#### Quoted text:
--------
As with many federal funding programs, many of those 133 programs targeted special interests or had unique conditions that must be met to qualify for funds. And much of that $44 billion went unspent or was awarded, then cancelled or clawed back.
To its credit, BEAD tried to create a strategy that would help unserved and underserved areas get broadband connectivity. But, like most, or likely all, of those 133 earlier programs, BEAD had fatal flaws.
It was four years ago, in November 2021, that the Infrastructure Investment and Jobs Act (IIJA) established BEAD, but to date, not a single user has been connected. In fact, no project has even been started. In my opinion, the biggest flaw with BEAD was creating a program to connect people who needed broadband right now that had so many time-consuming steps to follow that it could not connect anyone for years, if ever.
When you make a business decision, there is always an opportunity cost. You make one choice but may lose other opportunities.
Then BEAD favored a technology (fiber) that requires long planning and construction times instead of technologies that could get people connected with adequate service almost immediately (and at a much lower cost). The preference for fiber caused average connection costs to be incredibly expensive. The original awards had costs per connection as high as $75,000, connecting users on the tundra whose only neighbors were wolves and polar bears. And in those places, most people who needed internet were already using satellite service.
--------
#### Recorded information:
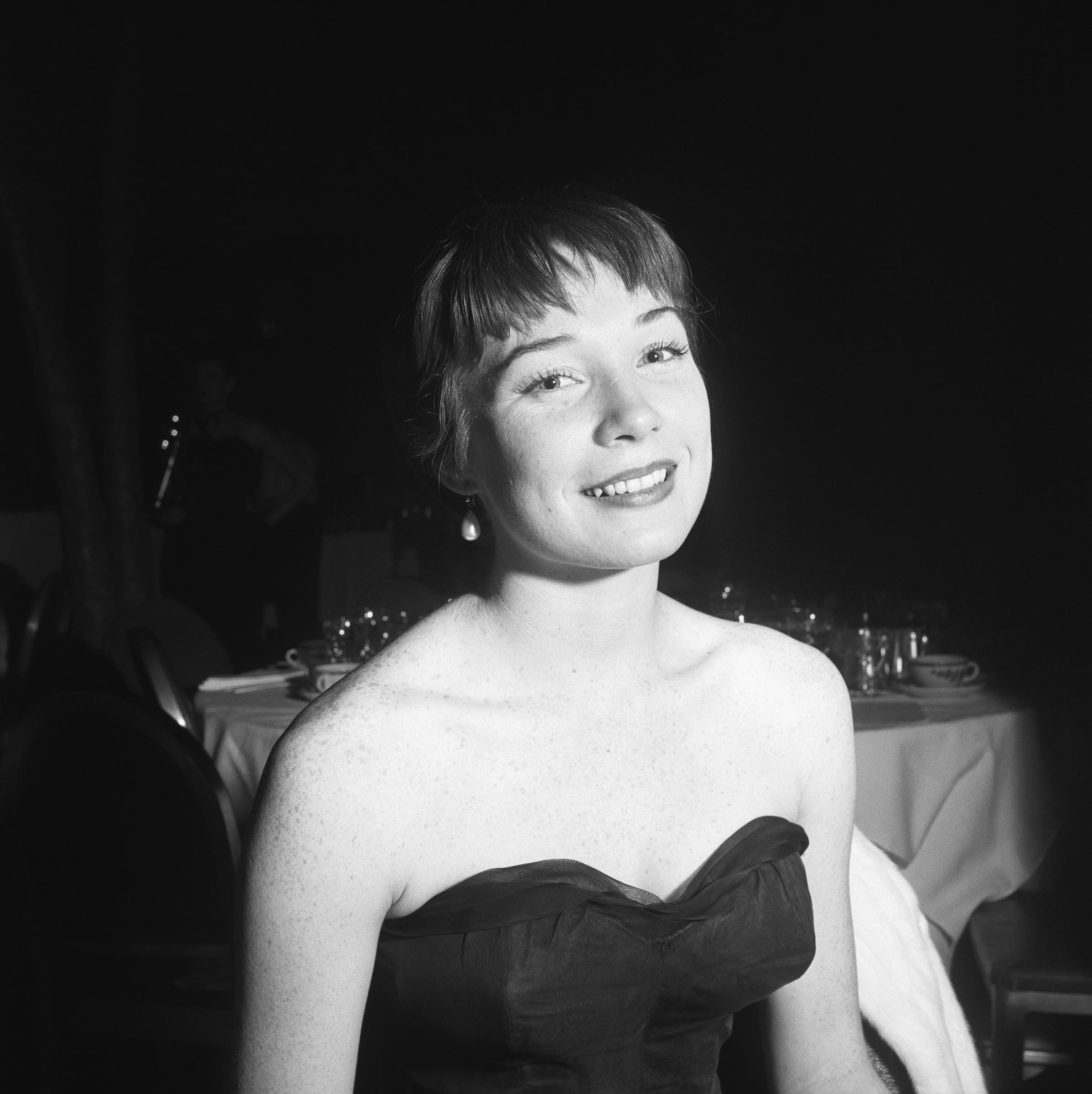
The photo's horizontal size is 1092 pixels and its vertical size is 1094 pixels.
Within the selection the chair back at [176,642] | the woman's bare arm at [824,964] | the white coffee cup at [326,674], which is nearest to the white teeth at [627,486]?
the woman's bare arm at [824,964]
--------
#### Instructions:
[1] Reproduce the broadband passage word for word, starting with "As with many" and going on through "had fatal flaws.".
[2] Translate this sentence from the broadband passage into Spanish: "When you make a business decision, there is always an opportunity cost."
The material comes from a source separate from the broadband passage.

#### Set of answers:
[1]
As with many federal funding programs, many of those 133 programs targeted special interests or had unique conditions that must be met to qualify for funds. And much of that $44 billion went unspent or was awarded, then cancelled or clawed back.
To its credit, BEAD tried to create a strategy that would help unserved and underserved areas get broadband connectivity. But, like most, or likely all, of those 133 earlier programs, BEAD had fatal flaws.

[2] Cuando tomas una decisión empresarial, siempre hay un costo de oportunidad.